REQUIRED WORK
Rewrite the stretch from the line that contains "What is the" through the end of the listing below, putting "dry leaf" in place of "green leaf" and keeping everything else the same.

DATASET RECORDS

"""

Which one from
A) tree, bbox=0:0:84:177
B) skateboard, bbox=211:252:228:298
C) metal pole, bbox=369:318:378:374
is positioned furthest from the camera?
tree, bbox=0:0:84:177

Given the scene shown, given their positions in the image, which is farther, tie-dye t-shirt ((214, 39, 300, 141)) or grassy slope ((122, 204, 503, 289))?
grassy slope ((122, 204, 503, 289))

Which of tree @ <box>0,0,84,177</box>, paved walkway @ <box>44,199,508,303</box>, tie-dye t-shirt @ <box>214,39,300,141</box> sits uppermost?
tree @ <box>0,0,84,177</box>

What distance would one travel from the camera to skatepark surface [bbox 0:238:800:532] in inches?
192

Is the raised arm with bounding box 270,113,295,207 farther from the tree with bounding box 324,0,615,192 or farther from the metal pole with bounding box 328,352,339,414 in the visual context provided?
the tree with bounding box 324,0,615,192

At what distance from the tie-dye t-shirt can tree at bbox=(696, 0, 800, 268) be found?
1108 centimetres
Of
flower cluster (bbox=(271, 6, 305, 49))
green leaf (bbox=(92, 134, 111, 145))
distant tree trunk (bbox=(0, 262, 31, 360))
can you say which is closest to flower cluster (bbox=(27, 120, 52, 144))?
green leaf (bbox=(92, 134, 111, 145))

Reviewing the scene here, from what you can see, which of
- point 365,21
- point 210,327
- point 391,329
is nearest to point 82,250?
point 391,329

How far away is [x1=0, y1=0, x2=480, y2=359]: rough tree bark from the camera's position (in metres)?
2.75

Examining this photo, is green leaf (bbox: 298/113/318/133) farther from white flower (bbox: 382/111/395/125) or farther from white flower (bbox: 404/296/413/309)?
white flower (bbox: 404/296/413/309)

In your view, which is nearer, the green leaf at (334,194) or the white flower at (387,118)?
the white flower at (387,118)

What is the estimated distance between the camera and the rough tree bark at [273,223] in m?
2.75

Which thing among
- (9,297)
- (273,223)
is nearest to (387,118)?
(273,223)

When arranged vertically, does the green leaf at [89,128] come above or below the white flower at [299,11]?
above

"""

WRITTEN SOLUTION
What is the estimated distance between the camera and the rough tree bark at [273,223] in m?
2.75

Which thing among
- (9,297)
- (273,223)
is nearest to (387,118)?
(273,223)

When arranged vertically, does the dry leaf at [89,128] come above or below the white flower at [299,11]?
above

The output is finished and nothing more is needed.